> _TEXT UNDER STUDY_:
--*--
My mom bugged me for years to start reading the Dune series by Frank Herbert. I didn’t start it until January 2003, after I finished rushing through The Lord of the Rings in time to see the second installment. And after I finished the first three books (read in the space of about two and a half weeks), I kept telling myself, “What took you so long?” Dune has become one of my favorite sci-fi universes, practically overnight. It’s caught my attention, not because of its intense action and detailed characterization (although those are certainly part of it), but because of the incredibly detailed— and convoluted— plots that have developed over the course of the first six books delve into the complex soul of Humanity itself, and what future that soul may lead us to.
To an inattentive reader, the original Dune is almost completely unlike any of the other novels succeeding it— it’s much more adventurous, taking place in large part outside the halls of power, away from any place that a sane person might consider important. And yet, going back to read it a second time, even there you can see Frank Herbert laying the foundation of this awesome story of unthinkably monumental consequences stemming from a few seemingly-unimportant decisions.
(In that way, it has more to do with evolution that I originally thought. Consider that the current theory is based around random mutations that are gradually spread and become commonplace. The changes might seem totally unnecessary at first, or even detrimental— but in the end they pave the way for something that was completely unthinkable before.)
After I finished reading Chapterhouse: Dune, I spent about two hours discussing that oh-so-bizarre ending with my mom. She’d read the book back when it first came out, and had been confused by it ever since. I’ve never had too much of a handle on it either, but here’s what I think. (Oh, there’re probably spoilers ahead for the uninitiated.)
--*--
> _RECORDS_:
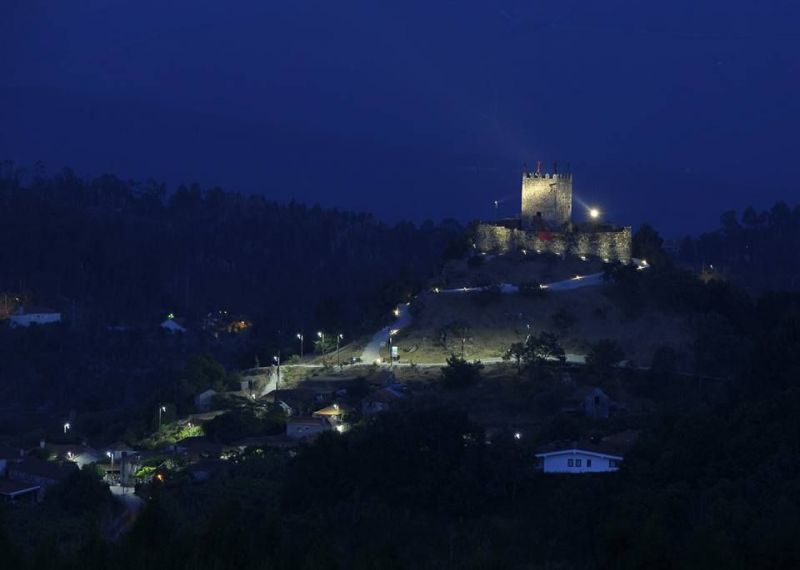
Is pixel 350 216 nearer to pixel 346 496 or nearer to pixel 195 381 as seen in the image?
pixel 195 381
--*--
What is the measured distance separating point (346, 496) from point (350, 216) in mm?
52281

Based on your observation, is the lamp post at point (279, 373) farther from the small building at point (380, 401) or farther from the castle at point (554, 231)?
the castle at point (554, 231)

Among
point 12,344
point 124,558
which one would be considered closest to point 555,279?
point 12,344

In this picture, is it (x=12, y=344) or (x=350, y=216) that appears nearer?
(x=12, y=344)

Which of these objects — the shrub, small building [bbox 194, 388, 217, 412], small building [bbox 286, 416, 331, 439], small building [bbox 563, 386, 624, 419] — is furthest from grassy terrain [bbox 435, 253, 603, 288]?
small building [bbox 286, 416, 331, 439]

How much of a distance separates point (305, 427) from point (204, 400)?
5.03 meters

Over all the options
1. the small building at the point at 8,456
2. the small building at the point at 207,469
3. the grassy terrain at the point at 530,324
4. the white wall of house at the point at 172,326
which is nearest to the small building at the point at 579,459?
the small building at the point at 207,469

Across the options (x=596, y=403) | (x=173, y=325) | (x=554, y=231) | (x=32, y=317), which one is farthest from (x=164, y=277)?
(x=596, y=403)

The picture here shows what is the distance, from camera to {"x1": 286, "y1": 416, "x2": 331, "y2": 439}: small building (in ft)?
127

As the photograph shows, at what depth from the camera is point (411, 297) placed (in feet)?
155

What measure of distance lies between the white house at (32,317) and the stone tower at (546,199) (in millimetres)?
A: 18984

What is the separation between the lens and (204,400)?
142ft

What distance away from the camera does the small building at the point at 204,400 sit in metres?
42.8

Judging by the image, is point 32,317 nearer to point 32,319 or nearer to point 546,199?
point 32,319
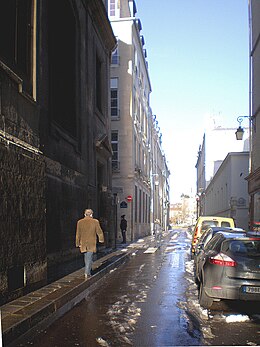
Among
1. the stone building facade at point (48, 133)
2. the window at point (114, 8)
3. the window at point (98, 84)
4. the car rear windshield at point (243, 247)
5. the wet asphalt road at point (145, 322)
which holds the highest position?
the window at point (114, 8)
--*--
> _APPLY WHAT YOU READ_:
1) Output the stretch of the Dune reflection from "(In that way, it" through "completely unthinkable before.)", word for word.
2) According to the Dune reflection, how long did it take the writer to read the first three books?
The items have no connection to the Dune reflection.

> _SOLUTIONS TO EACH TASK_:
1)
(In that way, it has more to do with evolution that I originally thought. Consider that the current theory is based around random mutations that are gradually spread and become commonplace. The changes might seem totally unnecessary at first, or even detrimental— but in the end they pave the way for something that was completely unthinkable before.)

2) About two and a half weeks.